The growth of Dior, in business and in notoriety, over the past decade and a half have defined it for this new century. It’s no longer the case of some tired brand for older ladies being taken over by a young upstart. This is a brand that has established itself as one of the pillars of the internet-age fashion industry. And while the growth was astronomical, it was a candle that was doomed to burn out too fast. I began to develop an interest in fashion around 2008, when Galliano’s effect on the industry began to die down. As I gushed over the past collections, the new ones walked and I saw less and less of what I had seen in old issues of Vogue and W. Of course I wouldn’t come to realize this until a few years later and the crazed influence of my obsession had almost entirely passed, but what I had witnessed was a change. A slight one, but a change none the less. Fashion, in the midst of my own, had abandoned its fantasy.

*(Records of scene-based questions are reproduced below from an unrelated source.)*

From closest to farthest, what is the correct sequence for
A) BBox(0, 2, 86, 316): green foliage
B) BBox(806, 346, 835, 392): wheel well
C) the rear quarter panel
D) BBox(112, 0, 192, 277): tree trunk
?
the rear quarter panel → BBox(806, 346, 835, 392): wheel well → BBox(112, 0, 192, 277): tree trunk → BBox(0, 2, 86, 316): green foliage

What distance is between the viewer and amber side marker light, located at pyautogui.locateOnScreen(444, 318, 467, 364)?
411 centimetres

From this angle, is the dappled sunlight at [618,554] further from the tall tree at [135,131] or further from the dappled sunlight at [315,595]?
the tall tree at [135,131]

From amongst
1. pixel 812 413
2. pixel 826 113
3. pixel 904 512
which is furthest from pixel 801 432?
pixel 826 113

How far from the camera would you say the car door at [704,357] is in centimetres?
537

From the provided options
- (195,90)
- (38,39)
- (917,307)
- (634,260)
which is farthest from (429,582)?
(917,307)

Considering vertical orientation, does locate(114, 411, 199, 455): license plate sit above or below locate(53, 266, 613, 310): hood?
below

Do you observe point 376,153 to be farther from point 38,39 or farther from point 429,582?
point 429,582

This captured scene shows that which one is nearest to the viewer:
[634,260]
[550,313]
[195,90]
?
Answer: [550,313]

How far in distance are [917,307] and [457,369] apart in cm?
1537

The fashion world now is one of seriousness, of style and personality. Clothes are clothes and are almost nothing more. ‘Costume dressing’, while technically still alive and well, is a tired and now outlandish mode of style. This new fashion frontier was not made for the likes of designers such as Galliano who, until his very last collection, clung to his fantasy world of fashion even if that last make-believe heroine was none other than the caricature of the Dior woman he himself had created. Having the house of Dior, and LVMH for that matter, turn it’s back on him shows just how out of place Galliano, as a designer, is in this new fashion environment that has sprung up over the past few years. Controversy and scandal aside, Dior decided it would rather continue with no creative director rather than stand by the man who turned them into the fashion megalith they are today. And you could hardly say it’s entirely Galliano’s fault. The collections losing steam and becoming more and more corporate controlled definitely crippled Galliano’s own creative development. Without the freedom to explore and grow with the industry, Galliano was stuck producing work that was derivative of his own, and there are only so many times you can make a copy of a copy before the contents of the page are illegible.

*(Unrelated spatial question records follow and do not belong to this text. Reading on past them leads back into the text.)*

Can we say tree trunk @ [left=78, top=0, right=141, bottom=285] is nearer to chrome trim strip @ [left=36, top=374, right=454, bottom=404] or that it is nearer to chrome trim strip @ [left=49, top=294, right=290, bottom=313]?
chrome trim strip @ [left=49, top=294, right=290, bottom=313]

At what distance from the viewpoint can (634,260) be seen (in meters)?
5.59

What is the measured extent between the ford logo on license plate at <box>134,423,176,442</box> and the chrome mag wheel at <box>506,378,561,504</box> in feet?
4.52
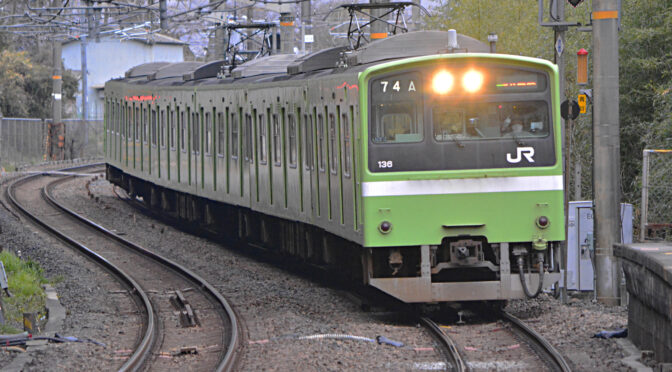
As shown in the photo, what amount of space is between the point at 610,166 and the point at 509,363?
471 cm

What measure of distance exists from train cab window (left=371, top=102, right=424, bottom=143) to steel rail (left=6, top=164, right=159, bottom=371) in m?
2.95

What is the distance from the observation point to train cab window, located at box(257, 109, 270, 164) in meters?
16.5

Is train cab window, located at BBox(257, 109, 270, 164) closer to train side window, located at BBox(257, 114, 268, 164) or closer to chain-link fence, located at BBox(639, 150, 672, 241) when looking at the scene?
train side window, located at BBox(257, 114, 268, 164)

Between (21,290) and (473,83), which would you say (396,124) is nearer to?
(473,83)

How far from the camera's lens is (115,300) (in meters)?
13.7

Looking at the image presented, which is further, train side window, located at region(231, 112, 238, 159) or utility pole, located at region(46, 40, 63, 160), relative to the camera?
utility pole, located at region(46, 40, 63, 160)

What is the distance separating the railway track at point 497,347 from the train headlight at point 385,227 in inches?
38.8

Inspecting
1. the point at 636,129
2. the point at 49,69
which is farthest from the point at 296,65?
the point at 49,69

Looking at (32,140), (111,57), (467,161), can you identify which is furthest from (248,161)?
(111,57)

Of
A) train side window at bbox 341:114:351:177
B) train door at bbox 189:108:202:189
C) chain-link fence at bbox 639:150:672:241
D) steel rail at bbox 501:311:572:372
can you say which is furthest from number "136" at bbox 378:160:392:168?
train door at bbox 189:108:202:189

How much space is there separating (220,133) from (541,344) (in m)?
10.5

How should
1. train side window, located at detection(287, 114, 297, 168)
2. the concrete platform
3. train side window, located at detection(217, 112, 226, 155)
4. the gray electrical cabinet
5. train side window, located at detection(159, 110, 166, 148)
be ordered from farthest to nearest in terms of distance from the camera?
train side window, located at detection(159, 110, 166, 148)
train side window, located at detection(217, 112, 226, 155)
train side window, located at detection(287, 114, 297, 168)
the gray electrical cabinet
the concrete platform

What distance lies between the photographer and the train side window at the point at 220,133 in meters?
19.0

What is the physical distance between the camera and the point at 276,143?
1597 centimetres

So it’s for the best that Galliano has left the helm of arguably the most influential fashion house in the world. It’s definitely time for a new player to take the field. It’s time for someone who understands how people see clothes now. Someone fresh. As a relatively young designer with little baggage himself, Simons really is a great fit for Dior. His attitude towards design is such that could result in a decades long career at the house. There’s so much potential for him and for the brand following this shift. But no one will be able to gauge for sure just what may become of Simons at Dior until this July, when he finally presents the world with his plans for Dior and for the entire fashion industry.